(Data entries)
_ _ _ _ _
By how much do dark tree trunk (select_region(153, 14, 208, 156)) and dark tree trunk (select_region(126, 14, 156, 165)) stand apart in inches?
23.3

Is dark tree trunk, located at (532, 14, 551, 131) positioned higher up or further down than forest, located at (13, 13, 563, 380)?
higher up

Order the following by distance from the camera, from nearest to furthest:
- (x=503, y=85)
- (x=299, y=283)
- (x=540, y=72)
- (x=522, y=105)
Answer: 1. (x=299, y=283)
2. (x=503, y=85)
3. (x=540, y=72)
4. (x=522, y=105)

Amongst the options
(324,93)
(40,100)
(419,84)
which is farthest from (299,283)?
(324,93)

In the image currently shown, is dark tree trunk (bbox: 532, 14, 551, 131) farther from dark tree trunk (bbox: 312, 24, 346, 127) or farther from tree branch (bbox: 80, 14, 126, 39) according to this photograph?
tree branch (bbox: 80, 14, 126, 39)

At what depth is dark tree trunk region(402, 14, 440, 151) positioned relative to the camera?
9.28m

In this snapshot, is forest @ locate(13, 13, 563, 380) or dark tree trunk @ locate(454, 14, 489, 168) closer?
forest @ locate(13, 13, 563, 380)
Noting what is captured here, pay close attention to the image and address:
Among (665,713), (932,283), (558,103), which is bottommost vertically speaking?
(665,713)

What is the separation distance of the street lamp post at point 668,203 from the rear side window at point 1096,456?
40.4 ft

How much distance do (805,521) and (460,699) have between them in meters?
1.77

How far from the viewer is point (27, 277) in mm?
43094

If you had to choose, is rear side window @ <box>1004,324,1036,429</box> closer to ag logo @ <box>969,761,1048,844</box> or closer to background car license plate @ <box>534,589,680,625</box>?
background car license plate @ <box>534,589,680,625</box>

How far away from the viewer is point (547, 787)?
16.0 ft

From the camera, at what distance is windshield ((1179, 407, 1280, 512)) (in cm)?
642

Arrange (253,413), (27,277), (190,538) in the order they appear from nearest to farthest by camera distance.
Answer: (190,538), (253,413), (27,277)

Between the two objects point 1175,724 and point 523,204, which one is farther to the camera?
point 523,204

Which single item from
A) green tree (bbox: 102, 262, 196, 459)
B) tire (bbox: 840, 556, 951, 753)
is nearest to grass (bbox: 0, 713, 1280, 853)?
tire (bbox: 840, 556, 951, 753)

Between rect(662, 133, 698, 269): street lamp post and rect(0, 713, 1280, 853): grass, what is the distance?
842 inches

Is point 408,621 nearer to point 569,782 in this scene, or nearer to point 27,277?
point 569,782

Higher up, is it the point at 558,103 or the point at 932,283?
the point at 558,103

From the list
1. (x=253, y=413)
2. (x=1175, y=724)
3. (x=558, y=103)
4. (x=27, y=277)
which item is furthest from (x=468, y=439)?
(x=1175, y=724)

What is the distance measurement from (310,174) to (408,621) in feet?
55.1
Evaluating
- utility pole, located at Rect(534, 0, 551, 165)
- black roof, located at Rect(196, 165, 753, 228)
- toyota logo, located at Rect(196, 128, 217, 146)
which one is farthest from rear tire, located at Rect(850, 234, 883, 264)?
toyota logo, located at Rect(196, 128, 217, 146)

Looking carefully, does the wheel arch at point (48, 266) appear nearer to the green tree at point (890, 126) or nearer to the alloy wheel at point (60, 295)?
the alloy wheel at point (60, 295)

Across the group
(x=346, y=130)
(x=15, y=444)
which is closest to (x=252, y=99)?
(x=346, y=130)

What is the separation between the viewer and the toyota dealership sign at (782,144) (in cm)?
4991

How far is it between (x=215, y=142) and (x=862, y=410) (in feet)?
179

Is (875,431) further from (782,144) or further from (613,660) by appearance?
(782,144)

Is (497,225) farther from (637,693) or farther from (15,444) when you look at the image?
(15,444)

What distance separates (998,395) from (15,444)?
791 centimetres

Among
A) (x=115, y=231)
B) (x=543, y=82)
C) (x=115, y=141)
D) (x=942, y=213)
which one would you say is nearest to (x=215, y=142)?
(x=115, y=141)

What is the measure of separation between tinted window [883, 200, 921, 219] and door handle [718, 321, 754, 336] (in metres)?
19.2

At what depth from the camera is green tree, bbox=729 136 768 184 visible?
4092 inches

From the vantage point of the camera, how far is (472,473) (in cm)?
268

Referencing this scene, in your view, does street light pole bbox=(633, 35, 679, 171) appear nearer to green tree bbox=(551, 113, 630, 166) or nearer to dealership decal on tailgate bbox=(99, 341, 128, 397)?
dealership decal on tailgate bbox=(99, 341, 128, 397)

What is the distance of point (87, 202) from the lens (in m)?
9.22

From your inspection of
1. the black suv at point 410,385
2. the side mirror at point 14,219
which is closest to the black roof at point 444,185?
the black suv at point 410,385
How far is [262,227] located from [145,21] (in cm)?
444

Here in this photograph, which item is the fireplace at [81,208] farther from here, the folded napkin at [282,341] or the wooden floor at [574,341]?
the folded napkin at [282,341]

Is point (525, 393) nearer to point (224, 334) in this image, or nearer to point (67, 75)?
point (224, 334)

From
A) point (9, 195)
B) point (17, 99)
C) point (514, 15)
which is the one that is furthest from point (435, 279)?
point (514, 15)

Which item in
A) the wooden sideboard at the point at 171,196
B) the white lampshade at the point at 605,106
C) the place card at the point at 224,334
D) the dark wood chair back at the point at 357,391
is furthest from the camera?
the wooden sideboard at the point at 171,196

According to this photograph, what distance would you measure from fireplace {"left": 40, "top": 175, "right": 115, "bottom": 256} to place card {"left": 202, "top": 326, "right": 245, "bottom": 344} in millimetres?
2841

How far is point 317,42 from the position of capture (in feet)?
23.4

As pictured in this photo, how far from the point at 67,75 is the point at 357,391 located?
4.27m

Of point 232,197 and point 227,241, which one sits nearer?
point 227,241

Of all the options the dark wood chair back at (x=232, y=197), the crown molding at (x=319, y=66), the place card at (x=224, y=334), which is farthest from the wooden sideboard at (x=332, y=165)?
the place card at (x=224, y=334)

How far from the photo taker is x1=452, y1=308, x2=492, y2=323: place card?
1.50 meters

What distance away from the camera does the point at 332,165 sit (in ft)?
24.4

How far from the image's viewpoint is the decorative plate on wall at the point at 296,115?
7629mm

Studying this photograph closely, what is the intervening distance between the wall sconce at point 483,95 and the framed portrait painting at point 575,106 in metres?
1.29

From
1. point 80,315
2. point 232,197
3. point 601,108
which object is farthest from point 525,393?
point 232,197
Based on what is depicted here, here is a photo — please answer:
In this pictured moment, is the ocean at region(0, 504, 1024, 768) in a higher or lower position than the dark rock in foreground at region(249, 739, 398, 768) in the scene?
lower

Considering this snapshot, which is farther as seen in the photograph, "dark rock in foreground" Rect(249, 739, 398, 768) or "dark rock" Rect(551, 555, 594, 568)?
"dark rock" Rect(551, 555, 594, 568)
_ _ _ _ _
▸ **Exercise brief**
Repeat the listing above without any change.

▸ **Answer below**
By how much do dark tree trunk (select_region(153, 14, 208, 156)) and dark tree trunk (select_region(126, 14, 156, 165)) stand apart in inches?
23.3

Is dark tree trunk, located at (532, 14, 551, 131) positioned higher up or further down than forest, located at (13, 13, 563, 380)?
higher up

Order the following by distance from the camera, from nearest to furthest:
- (x=503, y=85)
- (x=299, y=283)
- (x=540, y=72)
- (x=522, y=105)
Answer: 1. (x=299, y=283)
2. (x=503, y=85)
3. (x=540, y=72)
4. (x=522, y=105)

Amongst the options
(324,93)
(40,100)
(419,84)
which is farthest from (299,283)?
(324,93)

In the image currently shown, is dark tree trunk (bbox: 532, 14, 551, 131) farther from dark tree trunk (bbox: 312, 24, 346, 127) or farther from tree branch (bbox: 80, 14, 126, 39) according to this photograph?
tree branch (bbox: 80, 14, 126, 39)

At what depth is dark tree trunk region(402, 14, 440, 151) positioned relative to the camera?
9.28m

In this snapshot, is forest @ locate(13, 13, 563, 380) or dark tree trunk @ locate(454, 14, 489, 168) closer?
forest @ locate(13, 13, 563, 380)
Noting what is captured here, pay close attention to the image and address:
Among (665,713), (932,283), (558,103), which is bottommost vertically speaking?
(665,713)

What is the separation distance of the street lamp post at point 668,203 from the rear side window at point 1096,456?
40.4 ft

How much distance do (805,521) and (460,699) have between them in meters?
1.77

How far from the viewer is point (27, 277) in mm?
43094

If you had to choose, is rear side window @ <box>1004,324,1036,429</box> closer to ag logo @ <box>969,761,1048,844</box> or closer to background car license plate @ <box>534,589,680,625</box>?
background car license plate @ <box>534,589,680,625</box>

How far away from the viewer is point (547, 787)?
16.0 ft

From the camera, at what distance is windshield ((1179, 407, 1280, 512)) (in cm)?
642

Arrange (253,413), (27,277), (190,538) in the order they appear from nearest to farthest by camera distance.
Answer: (190,538), (253,413), (27,277)

Between the two objects point 1175,724 and point 523,204, which one is farther to the camera?
point 523,204

Which single item from
A) green tree (bbox: 102, 262, 196, 459)
B) tire (bbox: 840, 556, 951, 753)
is nearest to grass (bbox: 0, 713, 1280, 853)?
tire (bbox: 840, 556, 951, 753)

Between rect(662, 133, 698, 269): street lamp post and rect(0, 713, 1280, 853): grass, what is the distance?
842 inches

Is point 408,621 nearer to point 569,782 in this scene, or nearer to point 27,277?
point 569,782

Higher up, is it the point at 558,103 or the point at 932,283?
the point at 558,103

From the list
1. (x=253, y=413)
2. (x=1175, y=724)
3. (x=558, y=103)
4. (x=27, y=277)
which item is furthest from (x=468, y=439)?
(x=1175, y=724)

What is the distance measurement from (310,174) to (408,621) in feet?
55.1
Evaluating
- utility pole, located at Rect(534, 0, 551, 165)
- black roof, located at Rect(196, 165, 753, 228)
- toyota logo, located at Rect(196, 128, 217, 146)
which one is farthest from rear tire, located at Rect(850, 234, 883, 264)?
toyota logo, located at Rect(196, 128, 217, 146)

Looking carefully, does the wheel arch at point (48, 266) appear nearer to the green tree at point (890, 126) or nearer to the alloy wheel at point (60, 295)?
the alloy wheel at point (60, 295)

Across the group
(x=346, y=130)
(x=15, y=444)
which is closest to (x=252, y=99)?
(x=346, y=130)

What is the separation between the viewer and the toyota dealership sign at (782,144) (in cm)?
4991

How far is it between (x=215, y=142) and (x=862, y=410) (in feet)?
179

Is (875,431) further from (782,144) or further from (613,660) by appearance?
(782,144)

Is (497,225) farther from (637,693) or farther from (15,444) when you look at the image?
(15,444)

What distance separates (998,395) from (15,444)?
791 centimetres

Among
A) (x=115, y=231)
B) (x=543, y=82)
C) (x=115, y=141)
D) (x=942, y=213)
which one would you say is nearest to (x=215, y=142)?
(x=115, y=141)

What is the measure of separation between tinted window [883, 200, 921, 219] and door handle [718, 321, 754, 336] (in metres)?
19.2

At what depth from the camera is green tree, bbox=729 136 768 184 visible?
4092 inches

From the vantage point of the camera, how far is (472,473) (in cm)?
268

Referencing this scene, in your view, does street light pole bbox=(633, 35, 679, 171) appear nearer to green tree bbox=(551, 113, 630, 166) or nearer to dealership decal on tailgate bbox=(99, 341, 128, 397)?
dealership decal on tailgate bbox=(99, 341, 128, 397)

What is the distance of point (87, 202) from the lens (in m)?
9.22

From your inspection of
1. the black suv at point 410,385
2. the side mirror at point 14,219
which is closest to the black roof at point 444,185?
the black suv at point 410,385
How far is [262,227] located from [145,21] (in cm)?
444

Here in this photograph, which item is the fireplace at [81,208] farther from here, the folded napkin at [282,341] or the wooden floor at [574,341]?
the folded napkin at [282,341]

Is point (525, 393) nearer to point (224, 334) in this image, or nearer to point (67, 75)?
point (224, 334)

From
A) point (9, 195)
B) point (17, 99)
C) point (514, 15)
which is the one that is furthest from point (435, 279)?
point (514, 15)

Which item in
A) the wooden sideboard at the point at 171,196
B) the white lampshade at the point at 605,106
C) the place card at the point at 224,334
D) the dark wood chair back at the point at 357,391
is furthest from the camera?
the wooden sideboard at the point at 171,196

According to this photograph, what distance would you measure from fireplace {"left": 40, "top": 175, "right": 115, "bottom": 256} to place card {"left": 202, "top": 326, "right": 245, "bottom": 344} in millimetres?
2841

How far is point 317,42 from the position of capture (in feet)?
23.4

As pictured in this photo, how far from the point at 67,75 is the point at 357,391 located?
4.27m

Of point 232,197 and point 227,241, which one sits nearer?
point 227,241

Of all the options the dark wood chair back at (x=232, y=197), the crown molding at (x=319, y=66), the place card at (x=224, y=334), which is farthest from the wooden sideboard at (x=332, y=165)?
the place card at (x=224, y=334)

How far from the photo taker is x1=452, y1=308, x2=492, y2=323: place card?
1.50 meters

What distance away from the camera does the point at 332,165 sit (in ft)?
24.4

How far from the image's viewpoint is the decorative plate on wall at the point at 296,115?
7629mm

Studying this photograph closely, what is the intervening distance between the wall sconce at point 483,95 and the framed portrait painting at point 575,106 in metres?
1.29

From
1. point 80,315
2. point 232,197
3. point 601,108
which object is farthest from point 525,393?
point 232,197
Based on what is depicted here, here is a photo — please answer:
In this pictured moment, is the ocean at region(0, 504, 1024, 768) in a higher or lower position than the dark rock in foreground at region(249, 739, 398, 768) in the scene?
lower

Considering this snapshot, which is farther as seen in the photograph, "dark rock in foreground" Rect(249, 739, 398, 768) or "dark rock" Rect(551, 555, 594, 568)?
"dark rock" Rect(551, 555, 594, 568)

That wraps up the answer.